DOCUMENT EXCERPT —
────────────────
This guide explains how to perform semantic queries on documents in CapyDB. Semantic queries retrieve documents by matching the meaning of the provided query text with EmbJSONs in the database.
The query operation returns a list of matched chunks from EmbJSONs in the collection. Only EmbJSONs with the same emb_model as the query text are included in the semantic search.EmbJSONs with differing emb_model
are excluded from the semantic search.
The simplest way to use the query
operation is to just provide the query text. This offers an easy and intuitive way to search your data semantically without worrying about additional parameters.
# Simple query example
query_text = "Software engineer with expertise in AI"
response = collection.query(query_text)
A successful query operation will return a JSON response containing the matching documents. By default, the response includes the matched text chunks, their location in the document, similarity scores, and basic document metadata:
{
"matches": [
{
"chunk": "John is a software engineer with expertise in AI.",
"path": "bio",
"chunk_n": 0,
"score": 0.95,
"document": {
"_id": ObjectId("64d2f8f01234abcd5678ef90")
// All document fields are returned here (name, bio, skills, etc.)
}
},
{
"chunk": "Alice is a data scientist with a background in machine learning.",
"path": "bio",
"chunk_n": 1,
"score": 0.89,
"document": {
"_id": ObjectId("64d2f8f01234abcd5678ef91")
────────────────
Continue the CapyDB semantic query guide above from the point at which it stops.

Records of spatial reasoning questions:
────────────────
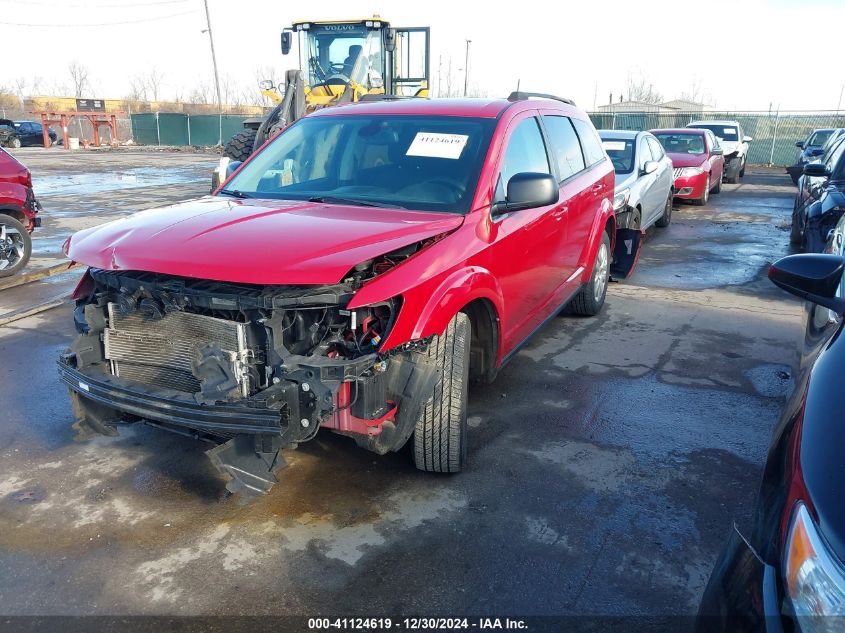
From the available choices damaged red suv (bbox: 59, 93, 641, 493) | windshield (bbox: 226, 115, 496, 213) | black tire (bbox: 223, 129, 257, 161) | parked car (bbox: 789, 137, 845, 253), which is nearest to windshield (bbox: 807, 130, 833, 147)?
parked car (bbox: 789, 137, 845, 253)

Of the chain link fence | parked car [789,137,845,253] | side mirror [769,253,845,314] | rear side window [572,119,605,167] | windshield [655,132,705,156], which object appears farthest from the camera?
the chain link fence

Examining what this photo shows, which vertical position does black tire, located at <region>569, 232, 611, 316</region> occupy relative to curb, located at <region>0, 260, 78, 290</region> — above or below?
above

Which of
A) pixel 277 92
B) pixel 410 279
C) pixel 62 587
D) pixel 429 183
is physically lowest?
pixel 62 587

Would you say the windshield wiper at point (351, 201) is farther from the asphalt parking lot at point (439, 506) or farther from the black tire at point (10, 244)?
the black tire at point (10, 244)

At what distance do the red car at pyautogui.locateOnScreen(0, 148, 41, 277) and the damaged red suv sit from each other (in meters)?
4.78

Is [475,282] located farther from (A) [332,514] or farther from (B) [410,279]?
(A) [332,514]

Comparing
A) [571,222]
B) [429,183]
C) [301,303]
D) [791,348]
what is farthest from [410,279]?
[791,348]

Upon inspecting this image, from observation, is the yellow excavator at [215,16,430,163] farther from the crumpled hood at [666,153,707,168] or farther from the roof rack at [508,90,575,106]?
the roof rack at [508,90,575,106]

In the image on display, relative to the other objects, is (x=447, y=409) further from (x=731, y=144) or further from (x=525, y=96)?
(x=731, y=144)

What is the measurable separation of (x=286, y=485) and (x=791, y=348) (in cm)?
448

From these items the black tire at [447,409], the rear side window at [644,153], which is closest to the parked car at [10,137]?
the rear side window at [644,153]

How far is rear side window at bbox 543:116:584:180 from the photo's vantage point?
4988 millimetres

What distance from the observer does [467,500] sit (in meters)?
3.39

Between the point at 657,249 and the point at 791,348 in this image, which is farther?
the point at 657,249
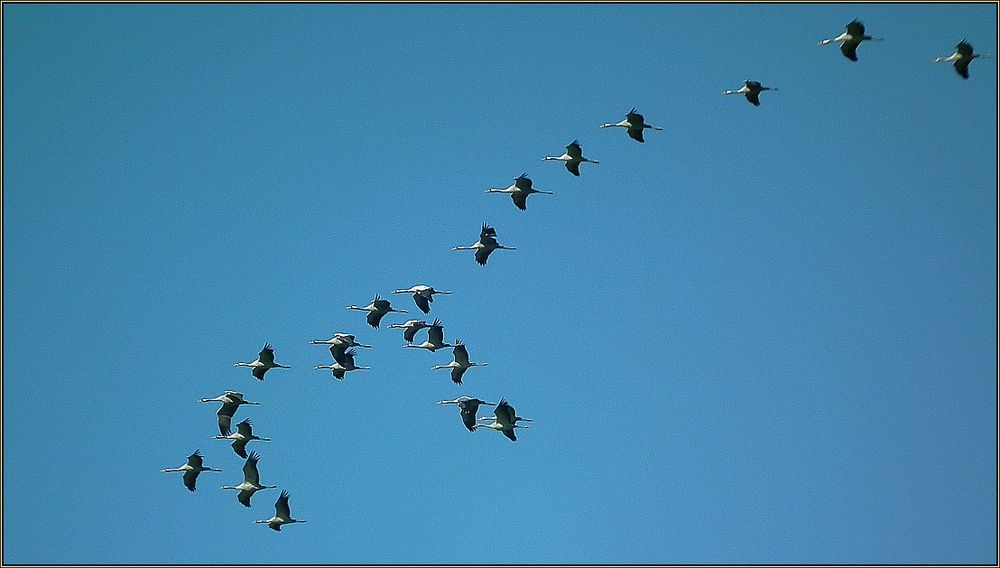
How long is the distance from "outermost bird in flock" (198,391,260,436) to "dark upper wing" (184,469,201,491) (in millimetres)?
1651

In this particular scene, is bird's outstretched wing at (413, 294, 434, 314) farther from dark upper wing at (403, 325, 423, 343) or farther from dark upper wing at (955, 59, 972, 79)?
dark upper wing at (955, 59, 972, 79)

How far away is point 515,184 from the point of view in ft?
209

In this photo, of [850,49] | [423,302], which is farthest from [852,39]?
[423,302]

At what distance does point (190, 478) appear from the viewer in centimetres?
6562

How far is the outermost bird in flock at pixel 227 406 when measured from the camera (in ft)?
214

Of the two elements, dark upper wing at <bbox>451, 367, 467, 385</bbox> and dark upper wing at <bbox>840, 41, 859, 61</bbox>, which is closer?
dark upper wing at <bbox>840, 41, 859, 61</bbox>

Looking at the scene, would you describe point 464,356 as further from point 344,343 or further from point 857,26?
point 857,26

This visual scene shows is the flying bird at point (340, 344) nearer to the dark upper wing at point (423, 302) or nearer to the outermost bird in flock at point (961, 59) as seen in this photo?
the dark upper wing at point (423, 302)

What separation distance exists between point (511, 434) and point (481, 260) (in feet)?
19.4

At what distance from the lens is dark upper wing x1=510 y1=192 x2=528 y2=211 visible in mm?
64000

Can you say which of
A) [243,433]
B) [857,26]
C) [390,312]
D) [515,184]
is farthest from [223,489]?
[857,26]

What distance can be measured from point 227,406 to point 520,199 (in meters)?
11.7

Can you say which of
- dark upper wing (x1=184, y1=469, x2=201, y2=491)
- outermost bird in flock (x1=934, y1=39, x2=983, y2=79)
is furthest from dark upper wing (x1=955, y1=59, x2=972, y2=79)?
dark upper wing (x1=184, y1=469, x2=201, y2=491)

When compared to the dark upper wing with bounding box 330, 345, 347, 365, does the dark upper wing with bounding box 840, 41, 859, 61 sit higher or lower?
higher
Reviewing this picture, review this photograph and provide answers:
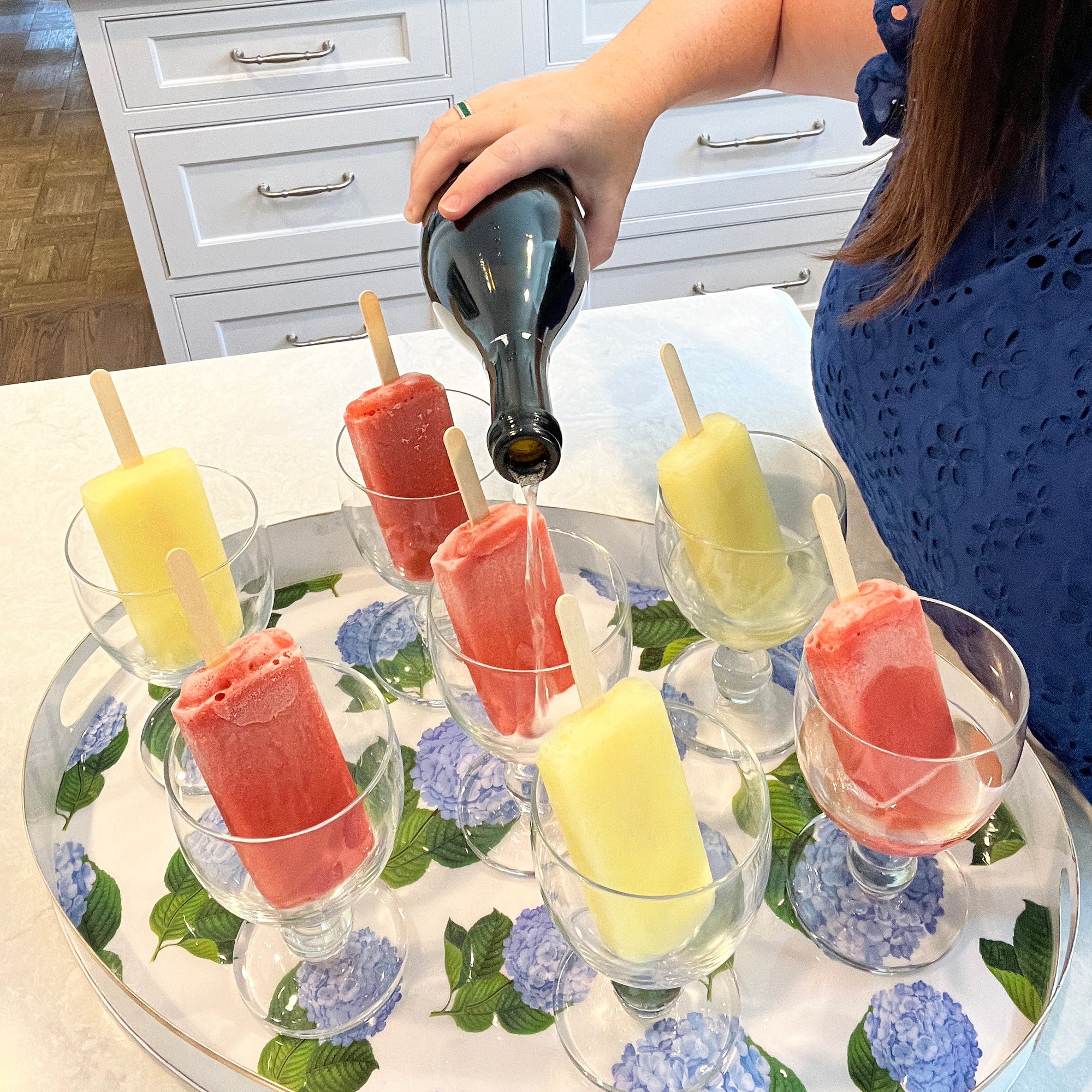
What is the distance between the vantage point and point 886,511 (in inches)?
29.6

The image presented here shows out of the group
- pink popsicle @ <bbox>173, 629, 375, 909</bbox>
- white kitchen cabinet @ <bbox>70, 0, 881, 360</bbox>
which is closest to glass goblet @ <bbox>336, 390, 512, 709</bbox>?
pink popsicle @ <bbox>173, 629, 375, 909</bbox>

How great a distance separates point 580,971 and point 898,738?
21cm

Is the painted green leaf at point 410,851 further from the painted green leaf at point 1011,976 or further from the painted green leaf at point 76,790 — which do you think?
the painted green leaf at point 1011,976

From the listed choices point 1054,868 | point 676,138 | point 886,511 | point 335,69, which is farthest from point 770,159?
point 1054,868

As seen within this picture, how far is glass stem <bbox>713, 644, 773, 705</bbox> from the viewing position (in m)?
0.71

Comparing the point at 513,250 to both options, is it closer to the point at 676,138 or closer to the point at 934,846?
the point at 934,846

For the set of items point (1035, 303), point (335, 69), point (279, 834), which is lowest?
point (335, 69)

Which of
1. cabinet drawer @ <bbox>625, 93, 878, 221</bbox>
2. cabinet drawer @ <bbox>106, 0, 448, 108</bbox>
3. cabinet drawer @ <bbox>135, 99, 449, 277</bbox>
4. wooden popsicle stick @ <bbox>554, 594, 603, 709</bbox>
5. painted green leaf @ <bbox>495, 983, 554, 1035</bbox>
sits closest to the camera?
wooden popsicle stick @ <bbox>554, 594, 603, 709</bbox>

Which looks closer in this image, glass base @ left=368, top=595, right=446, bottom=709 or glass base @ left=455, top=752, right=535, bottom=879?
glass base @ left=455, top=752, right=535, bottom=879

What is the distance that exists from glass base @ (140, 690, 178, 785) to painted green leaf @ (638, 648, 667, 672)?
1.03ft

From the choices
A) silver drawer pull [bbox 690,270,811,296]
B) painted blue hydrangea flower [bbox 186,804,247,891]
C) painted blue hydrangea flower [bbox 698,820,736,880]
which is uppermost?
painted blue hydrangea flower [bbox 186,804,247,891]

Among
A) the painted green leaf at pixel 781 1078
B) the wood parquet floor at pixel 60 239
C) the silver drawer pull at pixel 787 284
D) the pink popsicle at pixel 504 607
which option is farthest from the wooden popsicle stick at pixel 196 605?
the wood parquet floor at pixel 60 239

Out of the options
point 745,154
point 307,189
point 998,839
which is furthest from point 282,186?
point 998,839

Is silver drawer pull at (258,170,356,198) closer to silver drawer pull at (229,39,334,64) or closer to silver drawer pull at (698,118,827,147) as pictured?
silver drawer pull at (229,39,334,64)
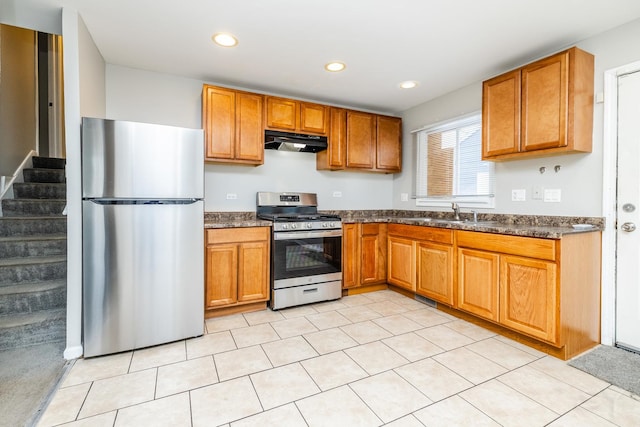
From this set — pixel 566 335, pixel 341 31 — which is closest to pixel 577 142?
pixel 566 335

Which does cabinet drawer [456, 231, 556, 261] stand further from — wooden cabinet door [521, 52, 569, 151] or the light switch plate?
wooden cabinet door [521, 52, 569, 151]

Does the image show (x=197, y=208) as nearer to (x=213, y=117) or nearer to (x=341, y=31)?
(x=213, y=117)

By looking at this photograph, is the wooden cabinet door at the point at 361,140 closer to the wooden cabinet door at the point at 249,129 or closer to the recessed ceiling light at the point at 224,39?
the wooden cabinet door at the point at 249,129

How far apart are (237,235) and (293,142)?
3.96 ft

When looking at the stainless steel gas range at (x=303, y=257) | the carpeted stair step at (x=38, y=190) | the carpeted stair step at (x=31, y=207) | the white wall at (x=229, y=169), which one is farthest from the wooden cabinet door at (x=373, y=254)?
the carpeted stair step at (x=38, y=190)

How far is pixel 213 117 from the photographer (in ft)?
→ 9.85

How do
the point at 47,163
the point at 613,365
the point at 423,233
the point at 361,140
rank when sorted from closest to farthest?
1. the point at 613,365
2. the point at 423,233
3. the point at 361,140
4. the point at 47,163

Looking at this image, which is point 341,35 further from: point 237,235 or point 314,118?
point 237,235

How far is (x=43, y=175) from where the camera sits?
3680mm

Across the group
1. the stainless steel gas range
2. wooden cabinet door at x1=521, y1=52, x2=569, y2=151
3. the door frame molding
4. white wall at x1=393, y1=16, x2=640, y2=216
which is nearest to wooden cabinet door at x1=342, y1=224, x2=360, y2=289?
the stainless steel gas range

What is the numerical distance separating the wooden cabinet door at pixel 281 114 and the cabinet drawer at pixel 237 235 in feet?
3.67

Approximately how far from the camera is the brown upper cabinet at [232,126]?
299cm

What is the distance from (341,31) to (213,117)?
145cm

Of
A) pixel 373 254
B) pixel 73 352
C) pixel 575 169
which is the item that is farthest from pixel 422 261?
────────────────
EXERCISE RESPONSE —
// Complete document data is returned by default
}
}
]
}
By default, the system will:
For more control over your semantic searches, you can customize the query operation with additional parameters. These parameters allow you to fine-tune the search behavior, filter results, and specify what data to include in the response.
# Advanced query with optional parameters
query_text = "Software engineer with expertise in AI"
emb_model = "text-embedding-3-small" # Optional
top_k = 3 # Optional
include_values = True # Optional
projection = {
"mode": "include",
"fields": ["name", "bio"]
} # Optional
response = collection.query(
query_text,
filter={"status": "active"},
projection=projection,
emb_model=emb_model,
top_k=top_k,
include_values=include_values
)
When you customize the query with additional parameters like include_values
or projection
, the response can include more detailed information:
{
"matches": [
{
"path": "bio",
"chunk": "John is a software engineer with expertise in AI.",
"chunk_n": 0,
"score": 0.95,
"values": [
0.123, 0.456, 0.789, ...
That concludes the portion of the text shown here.